Belge Alıntısı
-*-*-

Sonra da devam etti; “Çünkü” dedi “Dövizin düşmesi borsanın yükselmesi kötü değildir ama üretime ve istihdama dönüşmedikten sonra fazla bir şey ifade etmez.”
Ekonomiyi iyi bilen dostum “Borsa'da yükseliş var ama bazı spekülatörler var, 6-7 milyar dolarla oynuyorlar, onlar sayesinde borsa yükseliyor, kârlarını alınca düşüyor sonra tekrar giriyorlar yine yükseliyor. Sonuçta sıradan borsa yatırımcılarının bir kâr ettiği falan yok” diye konuştu.
Dövizin düşmesinin de üretim ve istihdama henüz yansımadığını anlatan ekonomist dostum “buna karşı döviz fiyatları düştükçe ithalat özellikle lüks ithalat da artıyor. Bu da ülke kaynaklarının dışarıya akması demek” dedi.

-*-*-

Veri Bloğu
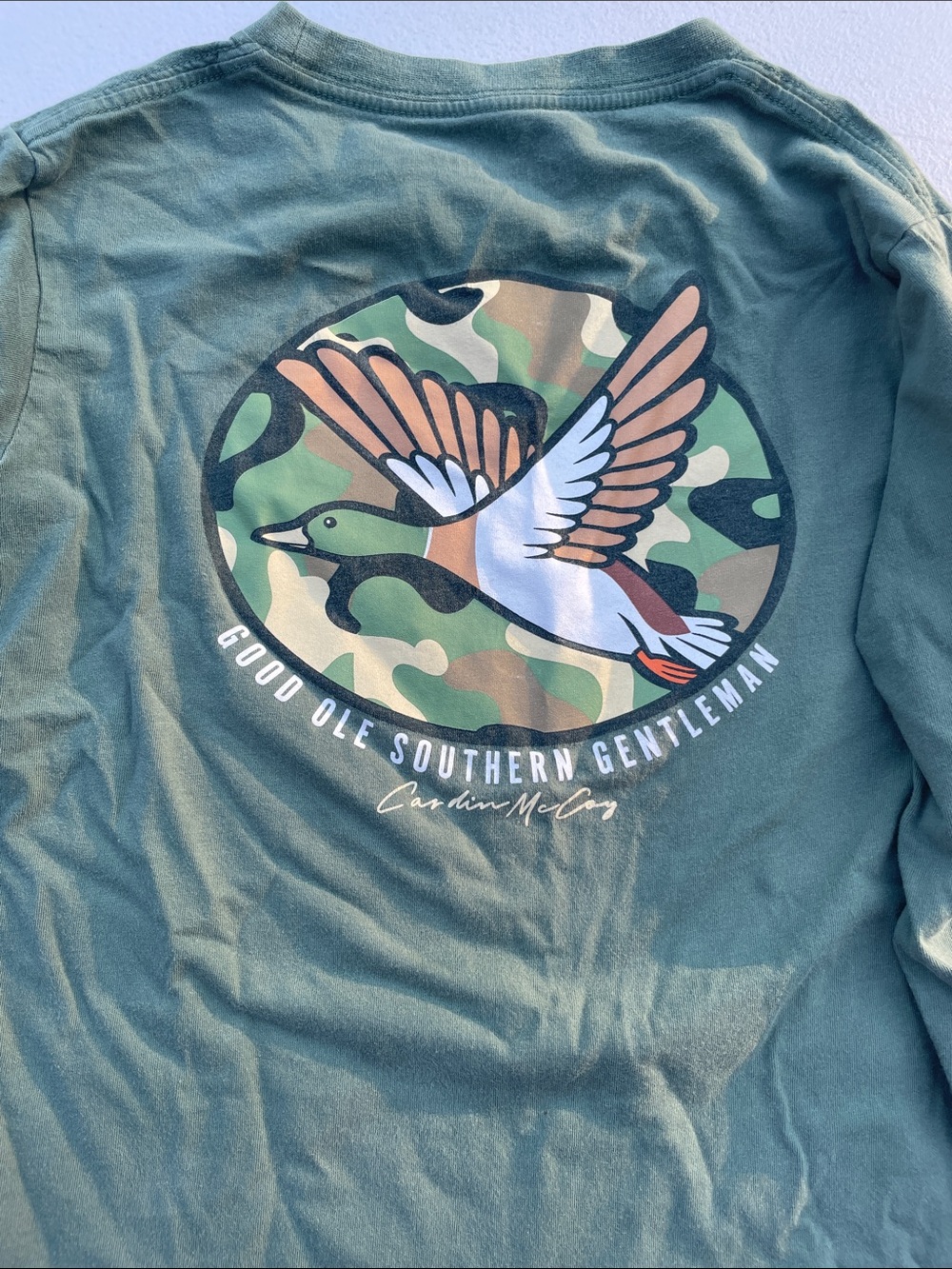 Cardin McCoy long Sleeve Tshirt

-*-*-

Çalışma Maddesi
Belge alıntısında geçen şu cümleyi İngilizceye çevirin: Sonra da devam etti; “Çünkü” dedi “Dövizin düşmesi borsanın yükselmesi kötü değildir ama üretime ve istihdama dönüşmedikten sonra fazla bir şey ifade etmez.”

Cevap Bölümü
Then the speaker went on: "Because," the speaker said, "a fall in foreign currency and a rise in the stock market are not bad, but unless they turn into production and employment, they do not mean much."